**Kaynak belge**
Şahin ÇOŞKUN
Fotoğraf: REUTERS/Tyrone Siu
Pil teknolojileri, sürdürülebilir enerji devriminin yeni bir cephesi olarak karşımıza çıkmaktadır.
Geçen hafta Çin, elektrikli araçların lehine benzin ve dizel motorlu otomobillerin üretimini yasaklamayı planlayan İngiltere, Fransa, Hindistan ve Norveç’in arasına katıldı. Bu arada, güneş ve diğer yenilenebilir enerjilerin hızlı büyümesi, şebeke ölçeğindeki kullanımın verimli olması için enerji depolama teknolojisine gerek duymaktadır. Bu eğilimlerin, önümüzdeki birkaç yıl içerisinde, küresel lityum-iyon pil üretiminin yılda 30 GW/saatten 200 GW/saate çıkmasına sebep olacağı öngörülmektedir.

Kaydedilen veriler
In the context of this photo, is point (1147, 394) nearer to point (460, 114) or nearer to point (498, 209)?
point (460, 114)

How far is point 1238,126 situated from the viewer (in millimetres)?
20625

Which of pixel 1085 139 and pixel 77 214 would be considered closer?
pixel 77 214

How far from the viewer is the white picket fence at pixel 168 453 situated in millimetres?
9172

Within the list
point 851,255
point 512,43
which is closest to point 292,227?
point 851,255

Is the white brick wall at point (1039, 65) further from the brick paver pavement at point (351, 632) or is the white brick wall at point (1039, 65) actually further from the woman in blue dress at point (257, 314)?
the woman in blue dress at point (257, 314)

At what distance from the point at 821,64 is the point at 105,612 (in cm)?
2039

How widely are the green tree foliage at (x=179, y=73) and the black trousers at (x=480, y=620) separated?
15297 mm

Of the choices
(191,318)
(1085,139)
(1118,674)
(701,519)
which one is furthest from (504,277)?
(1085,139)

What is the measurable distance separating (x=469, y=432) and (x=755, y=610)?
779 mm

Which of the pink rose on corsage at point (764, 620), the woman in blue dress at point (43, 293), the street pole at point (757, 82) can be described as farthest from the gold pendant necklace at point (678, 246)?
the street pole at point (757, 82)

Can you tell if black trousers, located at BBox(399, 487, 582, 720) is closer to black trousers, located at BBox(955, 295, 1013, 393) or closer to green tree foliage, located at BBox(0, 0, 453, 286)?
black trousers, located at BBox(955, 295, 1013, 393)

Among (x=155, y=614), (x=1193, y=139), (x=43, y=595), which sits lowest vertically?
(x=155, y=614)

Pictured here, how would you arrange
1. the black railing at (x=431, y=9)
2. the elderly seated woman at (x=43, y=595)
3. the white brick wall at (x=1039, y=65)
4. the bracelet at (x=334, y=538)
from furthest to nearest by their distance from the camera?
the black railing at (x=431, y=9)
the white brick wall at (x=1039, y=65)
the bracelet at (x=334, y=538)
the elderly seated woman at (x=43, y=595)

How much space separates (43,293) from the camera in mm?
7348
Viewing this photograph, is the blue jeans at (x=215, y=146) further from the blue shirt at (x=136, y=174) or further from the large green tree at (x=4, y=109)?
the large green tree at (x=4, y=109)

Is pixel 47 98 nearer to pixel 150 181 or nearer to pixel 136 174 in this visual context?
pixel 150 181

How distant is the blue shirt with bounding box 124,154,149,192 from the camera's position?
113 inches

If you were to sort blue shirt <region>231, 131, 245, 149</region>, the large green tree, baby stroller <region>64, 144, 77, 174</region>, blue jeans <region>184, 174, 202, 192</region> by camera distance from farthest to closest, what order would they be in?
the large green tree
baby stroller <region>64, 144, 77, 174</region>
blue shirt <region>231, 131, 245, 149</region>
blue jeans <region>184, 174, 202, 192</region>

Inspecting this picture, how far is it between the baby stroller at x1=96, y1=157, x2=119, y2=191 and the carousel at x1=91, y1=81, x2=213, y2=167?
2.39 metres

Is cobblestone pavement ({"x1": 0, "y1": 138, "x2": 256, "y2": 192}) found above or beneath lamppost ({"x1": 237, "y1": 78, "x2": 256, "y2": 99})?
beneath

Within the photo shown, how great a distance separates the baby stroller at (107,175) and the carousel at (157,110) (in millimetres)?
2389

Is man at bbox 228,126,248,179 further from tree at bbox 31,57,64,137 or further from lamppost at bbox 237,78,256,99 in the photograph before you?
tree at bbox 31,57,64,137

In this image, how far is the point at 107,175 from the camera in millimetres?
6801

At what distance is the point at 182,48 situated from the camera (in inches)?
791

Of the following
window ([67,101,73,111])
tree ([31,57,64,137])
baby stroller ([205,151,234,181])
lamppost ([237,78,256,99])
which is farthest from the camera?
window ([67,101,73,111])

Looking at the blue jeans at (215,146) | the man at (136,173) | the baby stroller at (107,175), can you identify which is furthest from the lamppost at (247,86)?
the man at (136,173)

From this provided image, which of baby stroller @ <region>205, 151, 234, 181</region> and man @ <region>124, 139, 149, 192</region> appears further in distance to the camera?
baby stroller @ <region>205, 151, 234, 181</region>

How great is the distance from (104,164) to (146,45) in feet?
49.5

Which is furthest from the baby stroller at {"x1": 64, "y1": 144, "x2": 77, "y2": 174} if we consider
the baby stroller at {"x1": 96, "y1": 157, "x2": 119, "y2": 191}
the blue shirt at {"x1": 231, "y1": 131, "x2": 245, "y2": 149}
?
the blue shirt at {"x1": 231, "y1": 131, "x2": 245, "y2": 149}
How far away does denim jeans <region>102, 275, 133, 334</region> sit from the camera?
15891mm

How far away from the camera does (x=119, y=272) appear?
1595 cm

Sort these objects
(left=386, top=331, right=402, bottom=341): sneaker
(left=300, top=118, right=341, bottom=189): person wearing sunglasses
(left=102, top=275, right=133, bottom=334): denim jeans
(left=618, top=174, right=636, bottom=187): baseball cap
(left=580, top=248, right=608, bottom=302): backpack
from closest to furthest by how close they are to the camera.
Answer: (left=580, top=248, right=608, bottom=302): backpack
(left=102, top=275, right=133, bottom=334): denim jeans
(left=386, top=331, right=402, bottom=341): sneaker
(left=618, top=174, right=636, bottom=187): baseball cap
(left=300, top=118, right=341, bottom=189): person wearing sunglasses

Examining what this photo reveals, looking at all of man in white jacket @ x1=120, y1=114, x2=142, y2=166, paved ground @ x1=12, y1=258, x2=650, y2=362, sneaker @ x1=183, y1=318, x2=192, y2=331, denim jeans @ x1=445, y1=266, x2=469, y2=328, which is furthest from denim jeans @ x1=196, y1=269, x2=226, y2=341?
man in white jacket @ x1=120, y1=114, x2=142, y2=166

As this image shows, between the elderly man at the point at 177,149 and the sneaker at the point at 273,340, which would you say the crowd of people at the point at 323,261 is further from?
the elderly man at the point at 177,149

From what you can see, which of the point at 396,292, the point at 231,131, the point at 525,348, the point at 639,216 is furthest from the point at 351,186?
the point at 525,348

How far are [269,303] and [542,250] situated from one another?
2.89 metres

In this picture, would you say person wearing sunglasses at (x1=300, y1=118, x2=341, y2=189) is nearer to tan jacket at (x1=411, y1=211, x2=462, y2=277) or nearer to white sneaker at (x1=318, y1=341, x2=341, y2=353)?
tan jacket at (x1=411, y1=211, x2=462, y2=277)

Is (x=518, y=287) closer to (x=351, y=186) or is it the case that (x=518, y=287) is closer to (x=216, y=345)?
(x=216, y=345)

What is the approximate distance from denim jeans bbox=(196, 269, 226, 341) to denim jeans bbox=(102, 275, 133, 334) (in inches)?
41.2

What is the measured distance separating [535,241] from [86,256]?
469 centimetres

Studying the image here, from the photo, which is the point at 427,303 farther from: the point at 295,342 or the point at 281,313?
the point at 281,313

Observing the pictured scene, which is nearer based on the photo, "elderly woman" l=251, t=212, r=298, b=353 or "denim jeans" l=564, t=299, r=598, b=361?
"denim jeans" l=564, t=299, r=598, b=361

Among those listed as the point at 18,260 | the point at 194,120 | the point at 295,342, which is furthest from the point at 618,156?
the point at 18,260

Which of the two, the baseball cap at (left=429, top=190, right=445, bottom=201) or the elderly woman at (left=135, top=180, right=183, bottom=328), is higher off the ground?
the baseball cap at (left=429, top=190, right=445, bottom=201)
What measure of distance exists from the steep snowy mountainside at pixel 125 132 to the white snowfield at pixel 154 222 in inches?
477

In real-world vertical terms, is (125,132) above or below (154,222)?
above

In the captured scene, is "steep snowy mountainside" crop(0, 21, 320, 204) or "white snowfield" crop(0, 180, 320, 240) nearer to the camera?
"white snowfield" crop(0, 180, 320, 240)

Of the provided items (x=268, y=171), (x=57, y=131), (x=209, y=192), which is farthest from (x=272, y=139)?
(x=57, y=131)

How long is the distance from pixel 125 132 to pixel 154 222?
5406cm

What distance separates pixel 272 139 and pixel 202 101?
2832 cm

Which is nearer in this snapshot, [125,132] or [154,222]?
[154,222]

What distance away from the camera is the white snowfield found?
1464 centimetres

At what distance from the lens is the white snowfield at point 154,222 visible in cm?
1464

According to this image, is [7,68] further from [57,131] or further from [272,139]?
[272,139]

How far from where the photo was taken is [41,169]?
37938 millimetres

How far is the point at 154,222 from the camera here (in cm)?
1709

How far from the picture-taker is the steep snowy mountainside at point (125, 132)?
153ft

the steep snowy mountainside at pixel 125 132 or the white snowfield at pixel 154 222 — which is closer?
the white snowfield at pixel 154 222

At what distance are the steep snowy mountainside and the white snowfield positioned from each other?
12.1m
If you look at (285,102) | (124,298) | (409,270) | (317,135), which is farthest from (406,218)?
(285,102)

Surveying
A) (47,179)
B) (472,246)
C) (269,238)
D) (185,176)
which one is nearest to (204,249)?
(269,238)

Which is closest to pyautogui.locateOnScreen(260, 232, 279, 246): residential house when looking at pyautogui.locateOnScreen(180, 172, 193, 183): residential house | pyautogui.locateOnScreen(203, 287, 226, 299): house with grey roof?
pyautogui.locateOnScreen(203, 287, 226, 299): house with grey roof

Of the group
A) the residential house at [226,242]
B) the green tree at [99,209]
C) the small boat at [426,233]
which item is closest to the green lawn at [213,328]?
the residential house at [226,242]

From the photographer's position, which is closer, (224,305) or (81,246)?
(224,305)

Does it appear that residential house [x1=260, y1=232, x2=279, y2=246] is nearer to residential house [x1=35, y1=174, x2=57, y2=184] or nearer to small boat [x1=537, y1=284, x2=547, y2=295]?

**Verilen alıştırma 1**
Pil teknolojileri yazısına göre küresel lityum-iyon pil üretiminin yılda kaç GW/saate çıkacağı öngörülüyor?
**Verilen alıştırma 2**
Pil teknolojileri yazısının "Geçen hafta Çin, elektrikli" sözlerini içeren yerden başlayan kısmını, "sebep olacağı öngörülmektedir." sözlerinden sonra durarak birebir kopyalayın.

**Alıştırma sonucu 1**
Yılda 200 GW/saate çıkacağı öngörülüyor.

**Alıştırma sonucu 2**
Geçen hafta Çin, elektrikli araçların lehine benzin ve dizel motorlu otomobillerin üretimini yasaklamayı planlayan İngiltere, Fransa, Hindistan ve Norveç’in arasına katıldı. Bu arada, güneş ve diğer yenilenebilir enerjilerin hızlı büyümesi, şebeke ölçeğindeki kullanımın verimli olması için enerji depolama teknolojisine gerek duymaktadır. Bu eğilimlerin, önümüzdeki birkaç yıl içerisinde, küresel lityum-iyon pil üretiminin yılda 30 GW/saatten 200 GW/saate çıkmasına sebep olacağı öngörülmektedir.